--- Task objective ---
Every line from the beginning of the data through the line containing "channels: SDO/AIA 304" should be reproduced exactly, and no further lines should be output.

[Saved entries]

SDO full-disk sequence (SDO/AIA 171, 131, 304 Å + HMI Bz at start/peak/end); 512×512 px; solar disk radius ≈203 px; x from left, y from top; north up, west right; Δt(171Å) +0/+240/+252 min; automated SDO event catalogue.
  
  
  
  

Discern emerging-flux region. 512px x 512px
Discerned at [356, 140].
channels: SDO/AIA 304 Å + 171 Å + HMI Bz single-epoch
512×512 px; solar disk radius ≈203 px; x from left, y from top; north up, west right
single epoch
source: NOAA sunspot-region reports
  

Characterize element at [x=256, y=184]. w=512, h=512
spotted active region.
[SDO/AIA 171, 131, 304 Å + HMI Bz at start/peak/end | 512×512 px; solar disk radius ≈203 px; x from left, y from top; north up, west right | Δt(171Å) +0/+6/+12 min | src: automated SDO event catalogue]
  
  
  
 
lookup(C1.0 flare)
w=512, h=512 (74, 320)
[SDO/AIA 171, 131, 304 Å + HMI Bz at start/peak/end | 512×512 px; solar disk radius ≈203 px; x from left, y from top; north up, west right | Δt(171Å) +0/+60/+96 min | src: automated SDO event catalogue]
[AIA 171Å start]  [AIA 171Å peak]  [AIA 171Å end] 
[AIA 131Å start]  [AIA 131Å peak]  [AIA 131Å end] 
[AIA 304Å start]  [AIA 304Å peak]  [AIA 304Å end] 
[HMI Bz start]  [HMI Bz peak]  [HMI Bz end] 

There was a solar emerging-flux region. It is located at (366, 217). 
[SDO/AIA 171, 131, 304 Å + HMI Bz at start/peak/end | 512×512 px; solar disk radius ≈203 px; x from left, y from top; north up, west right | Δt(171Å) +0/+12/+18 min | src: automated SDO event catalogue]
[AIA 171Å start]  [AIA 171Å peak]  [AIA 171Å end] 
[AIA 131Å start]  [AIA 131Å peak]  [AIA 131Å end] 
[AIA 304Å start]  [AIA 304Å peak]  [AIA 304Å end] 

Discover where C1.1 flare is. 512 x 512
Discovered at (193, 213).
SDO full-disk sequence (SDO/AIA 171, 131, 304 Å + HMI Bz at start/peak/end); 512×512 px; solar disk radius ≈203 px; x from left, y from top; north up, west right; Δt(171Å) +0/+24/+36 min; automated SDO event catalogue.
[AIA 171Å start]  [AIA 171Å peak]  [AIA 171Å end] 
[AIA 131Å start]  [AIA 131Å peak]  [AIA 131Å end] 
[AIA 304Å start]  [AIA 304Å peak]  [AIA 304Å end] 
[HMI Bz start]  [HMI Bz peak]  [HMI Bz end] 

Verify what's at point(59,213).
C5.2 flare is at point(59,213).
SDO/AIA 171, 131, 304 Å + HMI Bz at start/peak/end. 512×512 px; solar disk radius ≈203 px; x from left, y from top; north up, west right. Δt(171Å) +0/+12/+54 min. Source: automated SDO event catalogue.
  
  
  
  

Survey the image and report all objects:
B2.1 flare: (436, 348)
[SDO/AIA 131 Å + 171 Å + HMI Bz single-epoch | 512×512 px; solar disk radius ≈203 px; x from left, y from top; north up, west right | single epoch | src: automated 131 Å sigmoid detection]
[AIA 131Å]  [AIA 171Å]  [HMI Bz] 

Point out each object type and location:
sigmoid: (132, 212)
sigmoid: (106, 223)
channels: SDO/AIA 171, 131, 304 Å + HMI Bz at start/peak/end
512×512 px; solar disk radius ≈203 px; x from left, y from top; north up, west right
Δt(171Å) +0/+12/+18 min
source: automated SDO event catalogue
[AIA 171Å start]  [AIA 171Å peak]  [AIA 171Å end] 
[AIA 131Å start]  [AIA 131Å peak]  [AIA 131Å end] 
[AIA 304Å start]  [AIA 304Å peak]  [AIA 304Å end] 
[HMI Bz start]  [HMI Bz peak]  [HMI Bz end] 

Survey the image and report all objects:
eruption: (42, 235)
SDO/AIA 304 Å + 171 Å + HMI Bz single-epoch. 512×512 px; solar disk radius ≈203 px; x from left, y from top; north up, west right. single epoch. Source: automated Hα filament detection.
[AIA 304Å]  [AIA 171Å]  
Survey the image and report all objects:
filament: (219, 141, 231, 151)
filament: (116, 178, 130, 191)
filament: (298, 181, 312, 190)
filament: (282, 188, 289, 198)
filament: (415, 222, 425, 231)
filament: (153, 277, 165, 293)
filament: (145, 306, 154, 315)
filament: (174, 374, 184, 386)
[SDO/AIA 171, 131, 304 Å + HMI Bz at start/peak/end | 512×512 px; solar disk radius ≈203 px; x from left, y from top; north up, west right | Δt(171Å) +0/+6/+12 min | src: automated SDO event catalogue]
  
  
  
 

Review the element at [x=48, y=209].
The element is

--- Written answer ---
SDO full-disk sequence (SDO/AIA 171, 131, 304 Å + HMI Bz at start/peak/end); 512×512 px; solar disk radius ≈203 px; x from left, y from top; north up, west right; Δt(171Å) +0/+240/+252 min; automated SDO event catalogue.
  
  
  
  

Discern emerging-flux region. 512px x 512px
Discerned at [356, 140].
channels: SDO/AIA 304 Å + 171 Å + HMI Bz single-epoch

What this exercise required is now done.